The Joe Webb Peoples collections here at Wesleyan contain an incredible amount and variety of corals, ranging in age through the Paleozoic, Mesozoic, and Cenozoic eras to the late 1800s. These corals can tell us many things about Earth’s environments in the past, from just before the industrial age back to the far distant past.

If you have never heard of corals, they are Cnidarians (the Phylum containing the stinging jellyfish). Corals are sessile (do not move) animals, that look more like an elaborate plant than an animal, with a hard outer skeleton. Many but not all corals are colonial, i.e., they live in large colonies, built up by their skeletons, and form coral reefs. They form these skeletons through secretion of calcium carbonate attached to a hard substrate (usually previous generations of coral). It can take hundreds to thousands of years and many generations for a large coral reef to form. Inside the hard calcium carbonate skeleton is the coral’s polyp, a small organism with one opening 9mouth and an us), tentacles, and a stomach. Corals require water movement to bring in food and to flush waste products. If the water is too murky, the corals can be choked by sediment.

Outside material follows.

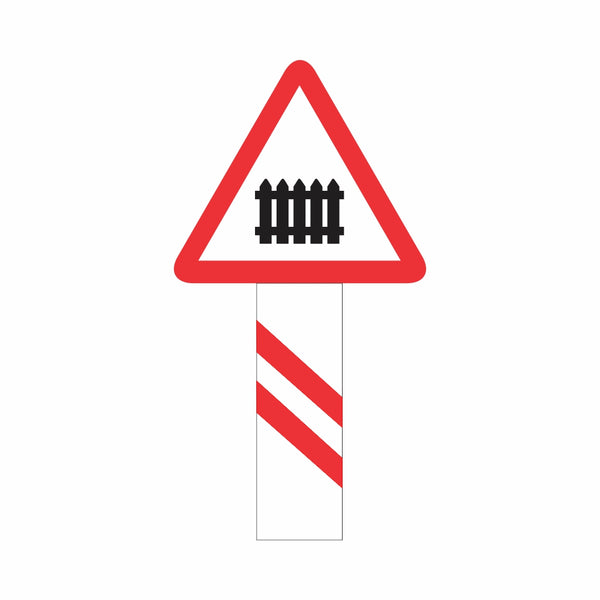 Reflective Guarded Railway Crossing (200 Meters) Cautionary Warning Sign Board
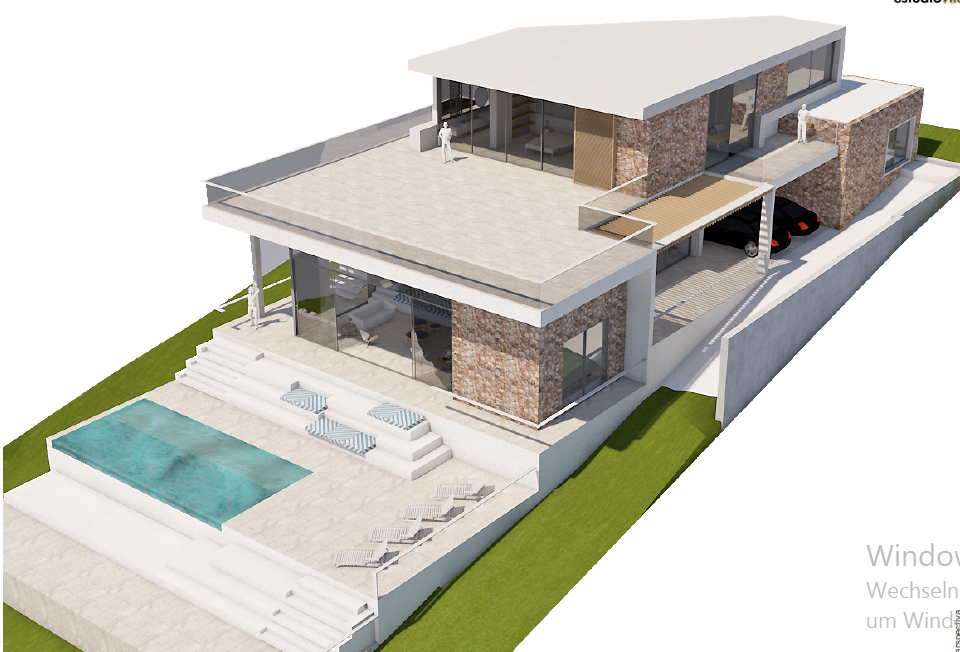 Project with licence in Vista Alegra with amazing sea views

In the long ago time period called the Paleozoic (from ~ 541 to 252 million years ago) two main groups of ancient corals, now extinct, dominated Earth’s reef systems, the Tabulate and the Rugose corals. The Tabulate corals were almost always colonial and formed calcite skeletons of hexagonal or circular cells that were joined by pores and resembled honeycombs. The Rugose corals were generally bigger and had a mixture of both solitary and some colonial species. They are commonly referred to as horn corals. We are the lucky owners of exceptional specimens in our collection that display how these corals likely rested on the seafloor. Only the carbonate skeletons of these two ancient groups are preserved, but it is commonly inferred that these Paleozoic corals also possessed the stinging cells with which all Cnidarians are equipped. It is also unknown whether the colonial corals of the past oceans were involved in a similar symbiotic relationship as some modern corals are, with zooxanthellae (see below).

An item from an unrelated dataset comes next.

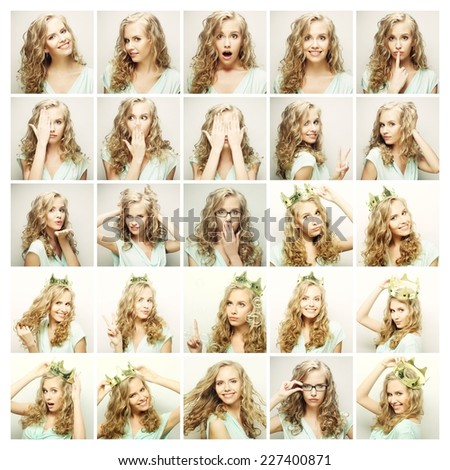 Collage of portraits of a beautiful young blond woman with crown  - stock photo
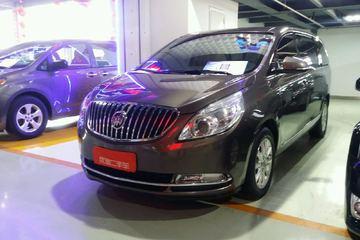 别克 GL8 2011款 3.0 自动 XT豪华商务旗舰型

A solitary rugose coral preserved as perched on the seabed (left). This incredibly well-preserved tabulate coral shows the colonial nature of these organisms (middle). If you look closely you can see the honeycomb structure for which these corals are famous  (right). The origin of the blue-green color is a bit of mystery. 

Modern corals, which originated after 252 million years ago in the Mesozoic, are called Sceleractinian corals. They are divided into two main groups: hermatypic and ahermatypic corals. The former (hermatypic) corals have a symbiotic relationship with zooxanthellae (a form of microscopic algae) in their tissues, but the latter (ahermatypic) corals do not rely on photosynthesis by internal algae, and must catch their food. We just can say that these hermatypic corals are at the same time animal (the polyp), vegetable (the symbiotic algae) and mineral (the calcareous skeleton).

Hermatypic corals are restricted to clear, shallow waters in the photic zone because their internal algae need light to photosynthesize. The relationship allows hermatypic corals to live in food-poor waters, and there form the massive reefs that make corals famous. Ahermatypic corals do not need light, and thus can survive at great depths, in cold and dark waters, up to 6,000 m, at temperatures only 1 ºC above freezing. Many deep-sea corals are solitary and do not form large reefs, although diverse deep-water reefs have become known in the last few decades. Coral bleaching of hermatypic corals occurs as our oceans are getting warmer and more acidic: the zooxanthellae – symbionts of these corals  are expelled from their coral partners, thus turning the coral white. Such white corals do not longer receive food from internal algae, and die.

Modern colonial corals on display on the 4th floor of Exley , including the unmistakable and popular brain coral in the middle. 

Corals have distinct banding on their epitheca, which is the name for the external layer of their hard calcium carbonate skeletons. These bands have been known to represent annual growth, similarly to tree rings. The annual bands contain finer bands, that are thought to represent monthly growth, and the monthly bands are made up of even finer bands. These finest bands are presumed to be daily growth layers, due to the periodic deposition of calcium carbonate by corals: more deposition when it is light, during the day time, when the zooxanthellae are actively photosynthesizing, less at night, as shown by Thomas F. Goreau for living corals. This similarity between living an d extinct corals has been used as evidence to support the theory that these bands in fossil corals are also growth bands. 

 

Examples of growth bands in Paleozoic corals in our collection  at Wesleyan. The fine bands that likely represent daily to monthly growth patterns are clearly seen in the specimen to the left, while the other corals shows  radial growth and honeycombing. All three specimens are from the early to middle Paleozoic.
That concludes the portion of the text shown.